На вороте чернильным карандашом по холсту стояла чёткая надпись: «Корнет Николай Иванович Критский». За первой последовала другая, третья, пятая, замелькали написанные чернильными карандашами чины и имена.
− Да где ты их достал? − изумился я.
− Как где!.. у солдат в деревне…
− Это что же, вы мою бурку по всему полку у них искали?
− А конечно, твою… Ахмет Чертоев, вестовой твой, сказал, что фамилий твой написан карандашом, а она − указал Али на племянника, − она по-русски читать не знает.
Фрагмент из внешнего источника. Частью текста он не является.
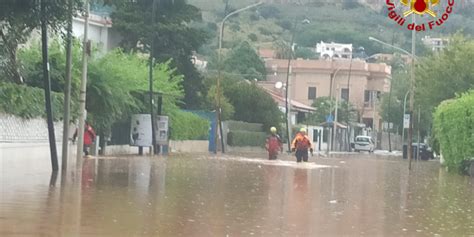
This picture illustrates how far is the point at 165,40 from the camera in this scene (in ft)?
217

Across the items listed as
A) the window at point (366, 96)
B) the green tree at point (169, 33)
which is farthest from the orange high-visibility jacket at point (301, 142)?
the window at point (366, 96)

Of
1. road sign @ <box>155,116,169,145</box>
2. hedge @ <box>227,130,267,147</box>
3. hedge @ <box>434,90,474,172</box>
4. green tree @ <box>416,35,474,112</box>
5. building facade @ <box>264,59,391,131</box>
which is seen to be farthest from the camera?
building facade @ <box>264,59,391,131</box>

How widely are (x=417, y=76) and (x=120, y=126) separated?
892 inches

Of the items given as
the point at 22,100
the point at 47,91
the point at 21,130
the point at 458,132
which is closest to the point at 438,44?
the point at 458,132

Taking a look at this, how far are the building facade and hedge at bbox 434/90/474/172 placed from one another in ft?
209

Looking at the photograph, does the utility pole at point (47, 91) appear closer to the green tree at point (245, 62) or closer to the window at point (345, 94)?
the window at point (345, 94)

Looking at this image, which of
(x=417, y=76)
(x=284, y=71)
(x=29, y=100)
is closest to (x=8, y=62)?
(x=29, y=100)

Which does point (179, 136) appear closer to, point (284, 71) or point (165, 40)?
point (165, 40)

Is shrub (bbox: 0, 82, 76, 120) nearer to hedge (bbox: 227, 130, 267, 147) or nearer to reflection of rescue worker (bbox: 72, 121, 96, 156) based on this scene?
reflection of rescue worker (bbox: 72, 121, 96, 156)

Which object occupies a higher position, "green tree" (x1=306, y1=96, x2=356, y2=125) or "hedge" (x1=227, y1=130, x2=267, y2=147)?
"green tree" (x1=306, y1=96, x2=356, y2=125)

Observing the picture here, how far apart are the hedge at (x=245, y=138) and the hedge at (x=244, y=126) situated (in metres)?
0.61

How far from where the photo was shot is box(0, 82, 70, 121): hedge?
99.2 ft

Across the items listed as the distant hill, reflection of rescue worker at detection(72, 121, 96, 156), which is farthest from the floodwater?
the distant hill

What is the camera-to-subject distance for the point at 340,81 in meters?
115
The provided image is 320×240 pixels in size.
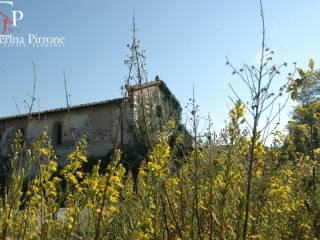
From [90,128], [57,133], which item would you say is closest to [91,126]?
[90,128]

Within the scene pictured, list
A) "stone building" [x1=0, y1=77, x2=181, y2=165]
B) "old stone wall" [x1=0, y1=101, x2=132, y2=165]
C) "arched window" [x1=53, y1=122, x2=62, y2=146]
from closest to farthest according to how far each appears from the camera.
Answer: "stone building" [x1=0, y1=77, x2=181, y2=165] < "old stone wall" [x1=0, y1=101, x2=132, y2=165] < "arched window" [x1=53, y1=122, x2=62, y2=146]

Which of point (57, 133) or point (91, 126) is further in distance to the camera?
point (57, 133)

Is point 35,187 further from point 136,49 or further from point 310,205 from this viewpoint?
point 310,205

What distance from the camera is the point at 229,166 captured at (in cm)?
285

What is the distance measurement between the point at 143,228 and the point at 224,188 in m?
0.58

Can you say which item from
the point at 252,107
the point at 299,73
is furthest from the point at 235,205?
the point at 299,73

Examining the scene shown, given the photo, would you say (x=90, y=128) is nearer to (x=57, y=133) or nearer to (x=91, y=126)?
(x=91, y=126)

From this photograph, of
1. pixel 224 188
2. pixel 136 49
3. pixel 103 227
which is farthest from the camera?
pixel 136 49

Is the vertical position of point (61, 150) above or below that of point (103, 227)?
above

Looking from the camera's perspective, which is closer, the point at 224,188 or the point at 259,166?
the point at 224,188

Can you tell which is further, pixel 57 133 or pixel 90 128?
pixel 57 133

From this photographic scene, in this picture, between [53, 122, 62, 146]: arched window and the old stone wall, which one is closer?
the old stone wall

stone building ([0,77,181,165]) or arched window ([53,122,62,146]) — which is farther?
arched window ([53,122,62,146])

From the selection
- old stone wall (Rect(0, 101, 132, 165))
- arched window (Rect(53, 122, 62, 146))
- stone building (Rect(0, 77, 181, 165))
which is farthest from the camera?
arched window (Rect(53, 122, 62, 146))
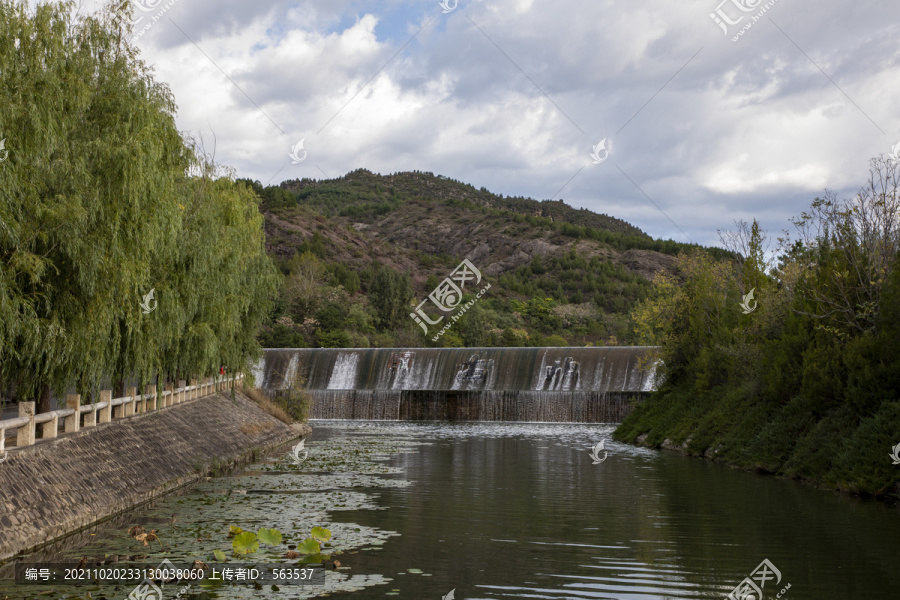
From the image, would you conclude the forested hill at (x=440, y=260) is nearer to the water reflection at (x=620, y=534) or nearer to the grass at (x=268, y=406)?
the grass at (x=268, y=406)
Среди бурок, украденных племянником моего добродетельного взводного у киевских гусар, оказалась и моя. Смущённый и сбитый с толку «исполнительностью» своих подчинённых, я приказал Али отослать назад в Бильче имущество ограбленных корнетов и ротмистров, но, положа руку на сердце, далеко не уверен, что оно дошло по назначению.
Не лучше было отношение ингушей и к казённой собственности. Долгое время в полку не могли добиться, чтобы всадники не считали винтовки предметом, подлежащим купле и продаже. Пришлось из-за этого отдать несколько человек туземцев под суд за сделки с казённым оружием. В этой области также дело не обошлось без бытовых анекдотов. В одной из сотен заведующий оружием производил смотр винтовок и недосчитался нескольких штук. Зная нравы горцев, он предупредил командира сотни, что снова приедет через несколько дней, а за это время сотня должна принять меры для пополнения недостающего оружия. Сотня «меры приняла», и в следующий приезд заведующий оружием нашёл восемь винтовок… лишних. Пики, как оружие неудобное и непривычное, горцы не любили, и чтобы от них освободиться, в начале войны просто их бросали, пользуясь тем, что ночью этого начальство не увидит.